- WHAT IS BEING ASKED:
Please pull out every line of the records below that contains the word "pixel".

- RAW RECORDS:

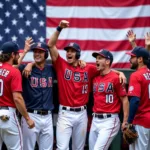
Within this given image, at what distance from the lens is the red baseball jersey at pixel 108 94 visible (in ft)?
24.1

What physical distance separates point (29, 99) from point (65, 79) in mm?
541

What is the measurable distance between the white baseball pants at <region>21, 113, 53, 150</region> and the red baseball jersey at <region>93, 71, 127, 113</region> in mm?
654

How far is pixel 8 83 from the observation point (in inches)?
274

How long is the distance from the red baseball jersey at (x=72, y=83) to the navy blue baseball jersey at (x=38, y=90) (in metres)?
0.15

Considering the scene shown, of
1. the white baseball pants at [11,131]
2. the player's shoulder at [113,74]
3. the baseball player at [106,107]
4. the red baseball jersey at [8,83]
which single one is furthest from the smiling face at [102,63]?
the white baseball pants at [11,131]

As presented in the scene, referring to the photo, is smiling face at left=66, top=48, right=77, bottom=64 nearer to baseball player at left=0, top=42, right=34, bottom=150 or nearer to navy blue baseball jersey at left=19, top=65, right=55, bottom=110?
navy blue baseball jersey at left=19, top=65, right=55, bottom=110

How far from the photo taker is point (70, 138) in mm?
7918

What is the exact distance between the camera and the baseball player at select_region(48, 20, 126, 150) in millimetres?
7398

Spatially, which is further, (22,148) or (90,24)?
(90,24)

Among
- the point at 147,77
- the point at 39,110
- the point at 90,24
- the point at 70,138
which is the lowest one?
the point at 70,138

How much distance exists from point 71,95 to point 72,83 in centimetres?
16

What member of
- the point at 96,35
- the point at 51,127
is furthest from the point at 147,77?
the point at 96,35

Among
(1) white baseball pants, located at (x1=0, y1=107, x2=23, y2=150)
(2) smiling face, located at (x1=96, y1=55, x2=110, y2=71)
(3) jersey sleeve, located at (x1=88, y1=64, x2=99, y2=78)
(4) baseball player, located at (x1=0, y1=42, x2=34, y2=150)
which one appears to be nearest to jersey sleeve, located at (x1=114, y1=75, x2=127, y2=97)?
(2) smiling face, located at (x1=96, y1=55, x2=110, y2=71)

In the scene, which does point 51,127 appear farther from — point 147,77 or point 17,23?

- OUTPUT FOR THIS TASK:
Within this given image, at what distance from the lens is the red baseball jersey at pixel 108 94 visible (in ft)?
How far is pixel 8 83 from the observation point (in inches)?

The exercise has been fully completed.